両親役を時任三郎と財前直見さんが演じており、さすがの演技で圧倒されます。それに地元の同級生・明日香役で成海璃子さんが、断然に上手いので、主人公の拓也を演じている岡田くんよりも秀でいた。
こんなにも、同級生とはいえ、親身になって拓也のことを思って車で送り迎えとか、大学を退学してバンドをやっている拓也にアドバイスをするし、両親のことをもっと大事にすること、親の仕送りで東京で大学にいけて、それもバンドにはまって退学とは、観ているこちら側も怒ってしまう。
そのバンドも、自分はギターを弾いて少し歌うだけであり、殆どがリードボーカルの男がこのバンドを引っ張っているのだ。その彼がバンドを解散すると言い出し、拓也はそんなことは考えていなかったので、慌てるのだ。バカみたいな拓也の鈍感さ、それに幼馴染の明日香が、拓也のことを好きなのに、そんな彼女に甘えてしまっている彼が許せない。
実家のリンゴ農園だって、台風の被害をうけて落ちたリンゴをジュースにして販売するなど、いろいろと考えている。下宿に毎年贈ってくるリンゴを、腐らして捨てる拓也には呆れてしまった。
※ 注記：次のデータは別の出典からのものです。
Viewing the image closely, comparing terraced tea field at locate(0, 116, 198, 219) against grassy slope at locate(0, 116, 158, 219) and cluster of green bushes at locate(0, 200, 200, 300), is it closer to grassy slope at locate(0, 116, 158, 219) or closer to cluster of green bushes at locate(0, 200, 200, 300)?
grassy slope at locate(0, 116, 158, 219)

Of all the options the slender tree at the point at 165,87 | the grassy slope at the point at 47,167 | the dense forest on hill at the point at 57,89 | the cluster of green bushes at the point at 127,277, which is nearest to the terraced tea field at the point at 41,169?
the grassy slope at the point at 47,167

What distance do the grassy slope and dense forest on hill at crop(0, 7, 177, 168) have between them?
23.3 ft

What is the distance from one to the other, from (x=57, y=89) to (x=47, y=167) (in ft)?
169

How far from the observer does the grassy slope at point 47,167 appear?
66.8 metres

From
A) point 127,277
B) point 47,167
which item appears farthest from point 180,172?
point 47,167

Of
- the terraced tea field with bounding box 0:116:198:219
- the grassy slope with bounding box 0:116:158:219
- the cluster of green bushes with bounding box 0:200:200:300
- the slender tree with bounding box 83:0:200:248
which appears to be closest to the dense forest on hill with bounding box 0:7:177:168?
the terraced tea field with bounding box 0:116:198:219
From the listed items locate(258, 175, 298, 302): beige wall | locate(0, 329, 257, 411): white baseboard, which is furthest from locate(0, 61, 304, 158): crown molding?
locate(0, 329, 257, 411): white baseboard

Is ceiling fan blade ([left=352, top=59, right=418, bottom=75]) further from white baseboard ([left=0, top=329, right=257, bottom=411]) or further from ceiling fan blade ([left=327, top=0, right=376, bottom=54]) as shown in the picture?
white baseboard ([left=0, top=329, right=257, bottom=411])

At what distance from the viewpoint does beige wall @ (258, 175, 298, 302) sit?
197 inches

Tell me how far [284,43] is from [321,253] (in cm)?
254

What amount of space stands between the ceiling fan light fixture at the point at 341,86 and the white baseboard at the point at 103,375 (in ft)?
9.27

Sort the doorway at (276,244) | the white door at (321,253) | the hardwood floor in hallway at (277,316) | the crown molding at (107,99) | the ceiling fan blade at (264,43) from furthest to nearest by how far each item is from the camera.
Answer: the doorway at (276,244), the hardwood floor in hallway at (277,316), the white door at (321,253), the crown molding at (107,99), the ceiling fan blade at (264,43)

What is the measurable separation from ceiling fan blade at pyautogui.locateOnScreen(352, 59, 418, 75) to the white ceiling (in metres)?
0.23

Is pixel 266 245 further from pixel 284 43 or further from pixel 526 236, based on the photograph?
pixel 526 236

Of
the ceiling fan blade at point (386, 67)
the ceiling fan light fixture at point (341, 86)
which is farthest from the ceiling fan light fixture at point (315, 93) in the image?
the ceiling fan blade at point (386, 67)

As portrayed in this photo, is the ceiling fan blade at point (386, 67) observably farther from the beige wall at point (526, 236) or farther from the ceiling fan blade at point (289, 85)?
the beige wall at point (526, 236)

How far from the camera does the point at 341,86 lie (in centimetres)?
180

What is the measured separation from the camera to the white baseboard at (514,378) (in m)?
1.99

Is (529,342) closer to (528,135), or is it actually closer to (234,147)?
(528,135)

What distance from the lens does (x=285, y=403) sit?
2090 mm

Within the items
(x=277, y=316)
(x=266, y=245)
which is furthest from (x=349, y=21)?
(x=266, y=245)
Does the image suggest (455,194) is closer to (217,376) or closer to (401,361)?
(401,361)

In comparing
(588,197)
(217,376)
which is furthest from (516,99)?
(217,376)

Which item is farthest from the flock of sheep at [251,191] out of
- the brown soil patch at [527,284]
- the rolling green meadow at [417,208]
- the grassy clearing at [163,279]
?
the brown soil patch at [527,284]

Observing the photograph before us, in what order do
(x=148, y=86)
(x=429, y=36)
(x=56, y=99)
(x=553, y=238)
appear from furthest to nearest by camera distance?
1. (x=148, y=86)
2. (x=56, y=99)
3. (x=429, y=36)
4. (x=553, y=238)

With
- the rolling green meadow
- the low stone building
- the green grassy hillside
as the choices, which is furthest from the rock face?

明日香に実家の経済的な苦労を言われても反発したり、実家のリンゴ農園を継げと父親に言われるのが苦痛であり、自分は東京でいっぱしのミュージッシャンになった気でいる。
そのことが、最後に帰った実家で、母親が押し入れのお菓子を持って行ってと言われ、箱に入った菓子をそのまま袋に入れてバスに乗る。途中でバスが急ブレーキをかけた瞬間に、お菓子の入った袋が床に落ちて、箱の中に入っていた息子の活躍した新聞の切り抜き、高校時代の活躍とか、大学へ入って音楽に目覚めてバンドをやっていることも地元の新聞にのり、切り抜いてい大事にしまって置いたのだ。
母親の優しさと無口な父親、そして息子への愛情と、実家のリンゴ農園を継いでほしいとは言えずにいる母親の想いも。それに、父親にしても息子が幼いころに言った言葉「リンゴは一度落ちても終わりじゃない」と、高校時代に怪我をして陸上を止めてしまった時にも、リンゴは万病に効く特効薬だとも言っていたのに。昔にも台風の被害とかあって、乗り越えてきたことを忘れている拓也。
反抗期っていっても、大学生になって親の仕送りに甘えているのが許せない。しかし、終わりころになって、やっと拓也が両親の思いやりに気づく。それに幼馴染の明日香の心をもてあそんでいるのも、いい加減に気づけよと言いたかった。明日香は他に恋人がいると言っていたが、違うと思うよ。
卒業した高校の鈴木先生とか、バンドのボーカルの子とドラムをたたいている子が、一度は断った拓也の高校創立40周年記念に、来てくれる友情とかも良かった。
観終わった後に、親の大切さを思い出して、心がすごく温まって、うるうるしてしまった。